* [Page text]
□ □ □ □

Update....

This could be long so get a bowl of popcorn and a pop.

W had started texting me in early evening about some things that she had in mind for D11 to do for summer, which were all good ideas and sounded fun plus W was going to pay for all of it as she stills owes the house some money. So I was validating her ideas & thoughts and agreed on the plans. She then texts back "call me".

I call her thinking okay didn't have time to run anything by anybody on the board, but saw it as an 'in' to talk about the last convo we had about D11. W says "was talking to D11 at supper and decided to ask what she was angry about or who she was angry with." D11 says, "I'm not angry at anybody, just upset that I wanted to do some things with friends last Sunday at a park and I wasn't sure if you would let me go so I didn't ask." W says, "you should have asked instead of making me think you were mad at me for the sitch we are in." D11 says, "oh no it's not that at all I understand sorta just wished that we wouldn't have had to leave." W says, "you know that daddy & me love you and want what's best and know that if you have questions or feel weird we will take you anywhere to talk to somebody, or you know you can talk to your sister or anybody (Mike are you hearin this dead on brother)." D11 says, "yes I know I am fine right now but there is something?" W says, "whats that?" D11 says, "well you nag at me too much". LOL
W says, "well you always give me attitude about brushing teeth or takin a shower." D11 says, "I know but it's not like I'm not going to do it." W says, "there are rules in both houses and you need to follow them, but when it comes to important things daddy and me are as 'one'". (Mike ya still listening? Spot on man) W then says to me, "I didn't mean to step on your toes with this it just was bothering me. Mind you I was saying nothing while she told me all of this, just validated and agreed.
I replied to her, "you didn't step on toes at all, I in fact was going to suggest that we need to do something with D11 cause it wasn't fair for her to treat you that way when we are both equally at fault, and that we handle it as a united front." I told her she did well and she agreed on the united front in the future.

So Mike & Ping guess what is coming next? You got it... a R talk started by her, but thanks to you guys I was expecting it TY.

□ □ □ □

Can you copy the whole update above word for word?

* [Data extract]

□ □ □ □

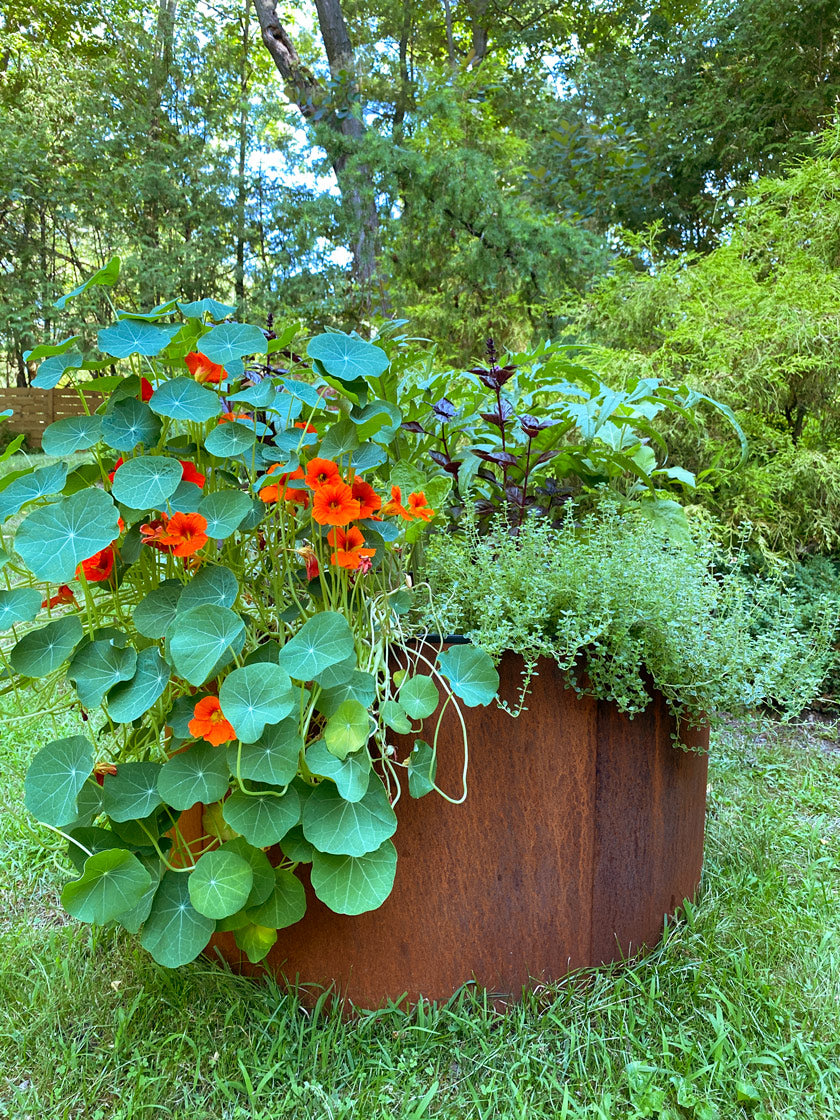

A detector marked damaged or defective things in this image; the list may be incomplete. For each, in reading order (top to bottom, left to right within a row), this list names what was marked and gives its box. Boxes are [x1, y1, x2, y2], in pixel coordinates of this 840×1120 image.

rust-streaked steel surface [185, 654, 712, 1003]
rusted metal wall [192, 649, 712, 1008]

□ □ □ □

* [Response to the exercise]
Update....

This could be long so get a bowl of popcorn and a pop.

W had started texting me in early evening about some things that she had in mind for D11 to do for summer, which were all good ideas and sounded fun plus W was going to pay for all of it as she stills owes the house some money. So I was validating her ideas & thoughts and agreed on the plans. She then texts back "call me".

I call her thinking okay didn't have time to run anything by anybody on the board, but saw it as an 'in' to talk about the last convo we had about D11. W says "was talking to D11 at supper and decided to ask what she was angry about or who she was angry with." D11 says, "I'm not angry at anybody, just upset that I wanted to do some things with friends last Sunday at a park and I wasn't sure if you would let me go so I didn't ask." W says, "you should have asked instead of making me think you were mad at me for the sitch we are in." D11 says, "oh no it's not that at all I understand sorta just wished that we wouldn't have had to leave." W says, "you know that daddy & me love you and want what's best and know that if you have questions or feel weird we will take you anywhere to talk to somebody, or you know you can talk to your sister or anybody (Mike are you hearin this dead on brother)." D11 says, "yes I know I am fine right now but there is something?" W says, "whats that?" D11 says, "well you nag at me too much". LOL
W says, "well you always give me attitude about brushing teeth or takin a shower." D11 says, "I know but it's not like I'm not going to do it." W says, "there are rules in both houses and you need to follow them, but when it comes to important things daddy and me are as 'one'". (Mike ya still listening? Spot on man) W then says to me, "I didn't mean to step on your toes with this it just was bothering me. Mind you I was saying nothing while she told me all of this, just validated and agreed.
I replied to her, "you didn't step on toes at all, I in fact was going to suggest that we need to do something with D11 cause it wasn't fair for her to treat you that way when we are both equally at fault, and that we handle it as a united front." I told her she did well and she agreed on the united front in the future.

So Mike & Ping guess what is coming next? You got it... a R talk started by her, but thanks to you guys I was expecting it TY.